Format the data from its start up to and including the line with "1928 millimetres" as a two-column CSV headed input and output, with one row for each text and its answer, each in a single quoted field with line breaks replaced by spaces. Leave the pictures out.

[START PROVIDED DATA]

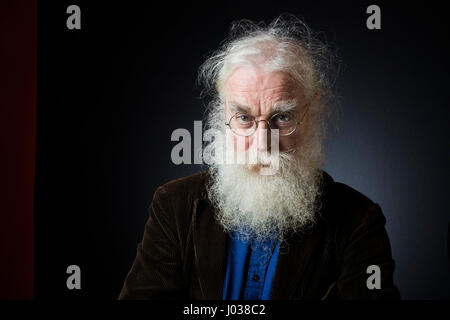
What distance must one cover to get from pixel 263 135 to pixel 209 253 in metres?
0.56

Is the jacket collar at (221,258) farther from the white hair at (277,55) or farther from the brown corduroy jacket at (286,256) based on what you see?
the white hair at (277,55)

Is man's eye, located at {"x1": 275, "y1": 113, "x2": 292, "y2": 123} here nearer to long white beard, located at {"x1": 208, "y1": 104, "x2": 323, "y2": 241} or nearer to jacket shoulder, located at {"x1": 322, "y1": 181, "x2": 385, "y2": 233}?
long white beard, located at {"x1": 208, "y1": 104, "x2": 323, "y2": 241}

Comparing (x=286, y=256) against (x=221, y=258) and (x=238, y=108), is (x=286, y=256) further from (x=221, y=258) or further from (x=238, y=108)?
(x=238, y=108)

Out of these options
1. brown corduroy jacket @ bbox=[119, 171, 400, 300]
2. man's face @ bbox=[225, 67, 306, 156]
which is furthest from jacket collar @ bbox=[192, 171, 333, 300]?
man's face @ bbox=[225, 67, 306, 156]

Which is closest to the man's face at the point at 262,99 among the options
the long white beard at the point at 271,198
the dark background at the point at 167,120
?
the long white beard at the point at 271,198

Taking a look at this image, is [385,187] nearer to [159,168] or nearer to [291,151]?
[291,151]

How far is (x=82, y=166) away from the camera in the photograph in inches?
105

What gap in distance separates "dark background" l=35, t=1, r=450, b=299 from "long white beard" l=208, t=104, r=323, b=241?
1.96 ft

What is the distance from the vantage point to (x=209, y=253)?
1928 millimetres

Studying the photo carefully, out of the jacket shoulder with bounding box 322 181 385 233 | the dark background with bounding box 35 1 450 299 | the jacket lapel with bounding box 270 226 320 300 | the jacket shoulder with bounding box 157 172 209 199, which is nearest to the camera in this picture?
the jacket lapel with bounding box 270 226 320 300

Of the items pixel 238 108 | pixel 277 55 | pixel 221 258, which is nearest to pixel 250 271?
pixel 221 258

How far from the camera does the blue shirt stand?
1.91 metres
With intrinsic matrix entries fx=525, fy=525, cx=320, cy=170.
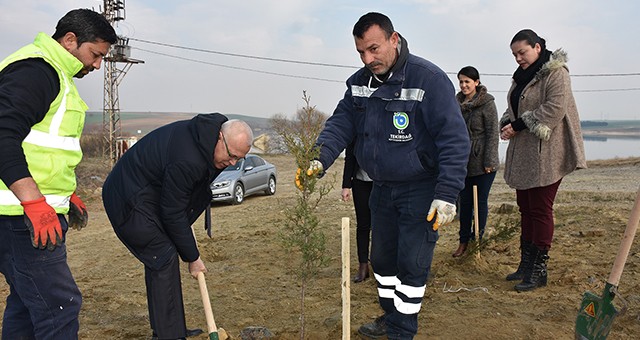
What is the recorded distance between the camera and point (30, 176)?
102 inches

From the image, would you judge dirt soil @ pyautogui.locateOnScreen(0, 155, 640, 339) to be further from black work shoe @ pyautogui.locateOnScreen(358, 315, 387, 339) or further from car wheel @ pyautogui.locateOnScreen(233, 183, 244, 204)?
car wheel @ pyautogui.locateOnScreen(233, 183, 244, 204)

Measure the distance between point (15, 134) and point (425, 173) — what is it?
232 cm

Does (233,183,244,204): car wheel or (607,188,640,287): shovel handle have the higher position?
(607,188,640,287): shovel handle

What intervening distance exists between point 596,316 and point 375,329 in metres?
1.51

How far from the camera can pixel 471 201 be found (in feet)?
18.7

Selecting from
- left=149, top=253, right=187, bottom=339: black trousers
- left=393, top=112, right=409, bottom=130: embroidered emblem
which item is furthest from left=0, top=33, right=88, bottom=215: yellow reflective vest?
left=393, top=112, right=409, bottom=130: embroidered emblem

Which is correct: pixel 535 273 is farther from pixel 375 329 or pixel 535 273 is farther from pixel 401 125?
pixel 401 125

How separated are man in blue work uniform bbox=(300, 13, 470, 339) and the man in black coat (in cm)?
64

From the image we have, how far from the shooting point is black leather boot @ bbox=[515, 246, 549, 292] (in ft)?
15.5

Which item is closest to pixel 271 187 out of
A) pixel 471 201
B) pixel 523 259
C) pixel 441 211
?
pixel 471 201

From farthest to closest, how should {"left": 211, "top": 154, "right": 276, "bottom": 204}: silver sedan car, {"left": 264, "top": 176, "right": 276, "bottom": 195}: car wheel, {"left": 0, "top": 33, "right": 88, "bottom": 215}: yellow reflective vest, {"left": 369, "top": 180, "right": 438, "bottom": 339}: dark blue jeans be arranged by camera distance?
{"left": 264, "top": 176, "right": 276, "bottom": 195}: car wheel, {"left": 211, "top": 154, "right": 276, "bottom": 204}: silver sedan car, {"left": 369, "top": 180, "right": 438, "bottom": 339}: dark blue jeans, {"left": 0, "top": 33, "right": 88, "bottom": 215}: yellow reflective vest

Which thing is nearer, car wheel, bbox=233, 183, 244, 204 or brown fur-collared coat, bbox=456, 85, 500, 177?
brown fur-collared coat, bbox=456, 85, 500, 177

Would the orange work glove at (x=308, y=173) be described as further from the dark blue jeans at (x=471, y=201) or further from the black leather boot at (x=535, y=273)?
the dark blue jeans at (x=471, y=201)

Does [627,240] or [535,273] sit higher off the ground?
[627,240]
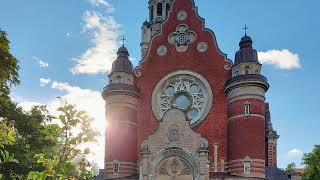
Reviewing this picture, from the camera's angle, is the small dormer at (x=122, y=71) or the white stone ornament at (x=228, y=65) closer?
the white stone ornament at (x=228, y=65)

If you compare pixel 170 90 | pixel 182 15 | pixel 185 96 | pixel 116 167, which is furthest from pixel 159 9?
pixel 116 167

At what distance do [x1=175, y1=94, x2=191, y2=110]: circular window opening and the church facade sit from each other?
10 centimetres

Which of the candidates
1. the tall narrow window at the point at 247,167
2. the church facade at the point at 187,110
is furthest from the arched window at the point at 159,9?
the tall narrow window at the point at 247,167

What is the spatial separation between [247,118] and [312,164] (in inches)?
508

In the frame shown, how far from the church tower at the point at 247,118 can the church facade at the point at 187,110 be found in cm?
8

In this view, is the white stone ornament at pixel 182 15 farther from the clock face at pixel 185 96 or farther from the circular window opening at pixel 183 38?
the clock face at pixel 185 96

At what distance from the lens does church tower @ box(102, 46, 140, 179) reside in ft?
149

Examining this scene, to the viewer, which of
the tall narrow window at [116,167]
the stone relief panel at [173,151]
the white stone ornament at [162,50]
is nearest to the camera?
the stone relief panel at [173,151]

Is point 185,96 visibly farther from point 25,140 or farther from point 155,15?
point 155,15

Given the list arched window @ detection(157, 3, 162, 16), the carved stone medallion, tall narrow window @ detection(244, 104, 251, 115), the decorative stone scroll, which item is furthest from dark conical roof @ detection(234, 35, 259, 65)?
arched window @ detection(157, 3, 162, 16)

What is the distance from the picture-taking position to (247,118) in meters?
42.2

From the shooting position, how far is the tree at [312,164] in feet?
163

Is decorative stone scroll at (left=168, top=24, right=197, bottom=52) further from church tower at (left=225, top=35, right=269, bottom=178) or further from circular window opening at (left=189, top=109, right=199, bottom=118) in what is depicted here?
circular window opening at (left=189, top=109, right=199, bottom=118)

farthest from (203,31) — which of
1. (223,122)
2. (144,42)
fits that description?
(144,42)
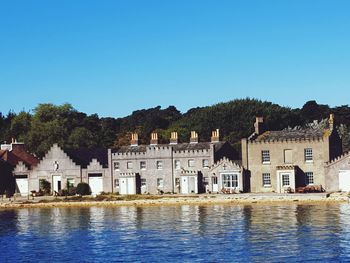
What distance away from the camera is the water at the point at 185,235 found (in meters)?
35.4

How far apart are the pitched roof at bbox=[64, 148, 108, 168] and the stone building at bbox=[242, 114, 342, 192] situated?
674 inches

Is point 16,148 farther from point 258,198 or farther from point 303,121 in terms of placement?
point 303,121

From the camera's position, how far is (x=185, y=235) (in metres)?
42.6

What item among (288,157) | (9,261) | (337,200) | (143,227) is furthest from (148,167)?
(9,261)

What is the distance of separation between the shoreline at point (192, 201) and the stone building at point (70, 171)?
454 cm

[END PROVIDED DATA]

SOLVED PROBLEM:
input,output
"What distance must one cover to get from pixel 263 135 to pixel 209 253 in metres?","0.56"
"Is the jacket collar at (221,258) farther from the white hair at (277,55) or farther from the brown corduroy jacket at (286,256) based on what you see?","the white hair at (277,55)"
"Is man's eye, located at {""x1"": 275, ""y1"": 113, ""x2"": 292, ""y2"": 123} here nearer to long white beard, located at {""x1"": 208, ""y1"": 104, ""x2"": 323, ""y2"": 241} or nearer to jacket shoulder, located at {""x1"": 322, ""y1"": 181, ""x2"": 385, ""y2"": 233}?","long white beard, located at {""x1"": 208, ""y1"": 104, ""x2"": 323, ""y2"": 241}"
"Comparing (x=286, y=256) against (x=221, y=258) and (x=238, y=108), is (x=286, y=256) further from (x=221, y=258) or further from (x=238, y=108)?","(x=238, y=108)"
"Out of these options 1. brown corduroy jacket @ bbox=[119, 171, 400, 300] 2. man's face @ bbox=[225, 67, 306, 156] which is furthest from jacket collar @ bbox=[192, 171, 333, 300]?","man's face @ bbox=[225, 67, 306, 156]"
"Which is closest to the man's face at the point at 262,99 among the options the long white beard at the point at 271,198 the dark background at the point at 167,120 ?","the long white beard at the point at 271,198"
"Taking a look at this image, is [385,187] nearer to [159,168] or nearer to [291,151]?","[291,151]"
"How far is (x=82, y=166) away from the camera in the photograph in inches?","105"
"What gap in distance separates ""dark background"" l=35, t=1, r=450, b=299 from ""long white beard"" l=208, t=104, r=323, b=241?","1.96 ft"
"What is the distance from the vantage point to (x=209, y=253)?","1928 millimetres"